Innovation, Employment and Inequality
Dr. Tommaso Ciarli, UNU-MERIT
In the first half, we provide a comprehensive account of the local employment impact of firms’ investment in R&D in UK local labour markets. We focus on the composition effects across industries and employment types. We distinguish the impact of R&D across areas with different initial shares of workers in routinised occupations and industry shares. Drawing on two instrumenting strategies, our results consistently suggest that R&D change, on average, exerts a small negative effect on local employment, mainly through changes in its composition. Results differ significantly for local labour markets with different initial shares of workers in routinised occupations. Areas with below median shares of workers in routinised occupations experience a relative reduction in low educated employment in non tradeable services and self-employment. In areas with above median shares of workers in routinised occupations, low education employment also increase, in tandem with an increase in non tradeable services; all the positive employment change occurs in self-employment. We qualify the positive effect of R&D on self-employment in highly routinised areas and find no evidence to distinguish if it is driven by opportunities related to R&D investment or necessity.

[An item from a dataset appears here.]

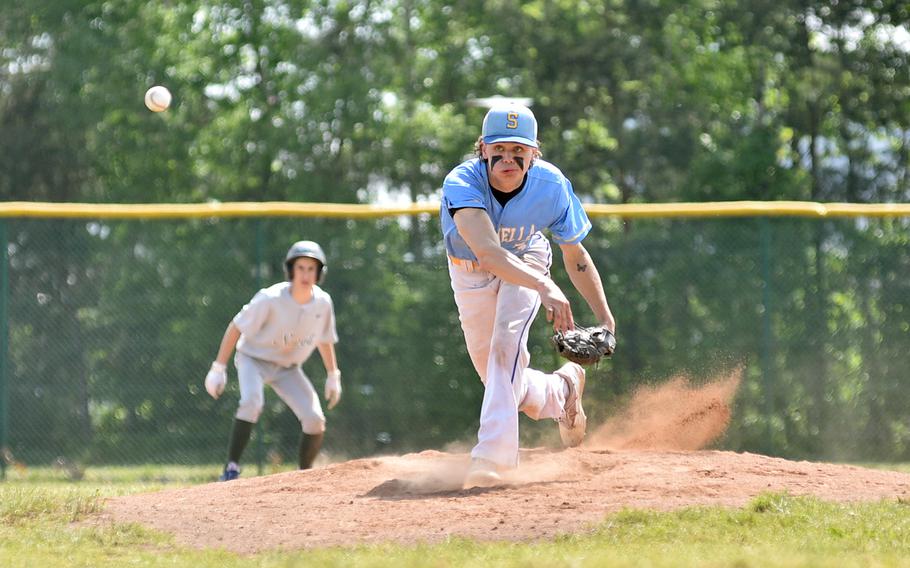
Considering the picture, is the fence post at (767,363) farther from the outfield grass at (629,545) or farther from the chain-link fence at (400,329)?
the outfield grass at (629,545)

In the second half, we estimate wage premium from firm R&D investment, and the between and within firm heterogeneity of the innovation rent-sharing. We analyse the distribution of innovation wage premia across individuals, as depending on workers’ characteristics, including the degree of routinisation and the level of remuneration of occupations, wage distribution and gender. Using matched employer-employee data on the manufacturing sector in the UK over 2009-2015, and a robust import competition instrument, we find a hourly wage elasticity of R&D expenditure that ranges between 0.24 to 0.41. Workers in less routinised and better paid occupations benefit from larger gains, while workers in highly routinised occupations gain less. We also find that, irrespectively of the position in the organisation and the occupational category, men gain twice as much as women from innovation premia. The results suggest that innovation does offer specific wage gains, but that R&D might further increase wage inequality and contribute to the gender pay gap. We offer support to the argument that innovation policy should be complemented by actions to mitigate its potential exclusionary effects.
About the speaker
Tommaso Ciarli main research interests are in the area of technological change, institutional change, and economic development. He has lead and co-lead several funded projects on: modelling economic growth and structural change (EC, British Academy, ESRC); modelling sustainable transitions (Rebuilding Macroeconomics); mapping the relation between science, technology and innovation trajectories, sustainable development and societal challenges (UKRI/GCRF, DFID, ESRC and NSF); estimating the impact of innovation on employment and inequality (ESRC, JRF, GLA, EC); studying the relation between inclusive innovation and structural change (IDRC); estimating the impact of violent conflict on economic activity (ESRC, CEPR and DFID).
Beyond revising papers on the above proejcts, Tommaso is currently working on several funded projects on: Steering Research and Innovation for the Global Goals, STRINGS (GCRF/ESRC); Assessment of Science, Technology and Innovation Metrics in Africa (FCDO); Pathways to Inclusive Labour Markets, PILLARS (EC); Study on factors impeding the productivity of research and the prospects for open science (EC); Strengthening the Capacity of Africa’s Science Granting Councils in the Use of Evidence in Policy and Decision Making (IDRC).
He has served as advisor for governments (e.g. BEIS) and international organisations (e.g. ECLAC, UNIDO, UNDP, IDB).
He holds a PhD in Economics and Industrial Development from the University of Birmingham (UK) and the University of Ferrara (Italy), a Master in Development Economics (Sussex) and a degree in Quantitative Economics and Social Sciences (Bocconi). Before his PhD, Tommaso has worked for UNIDO and ECLAC.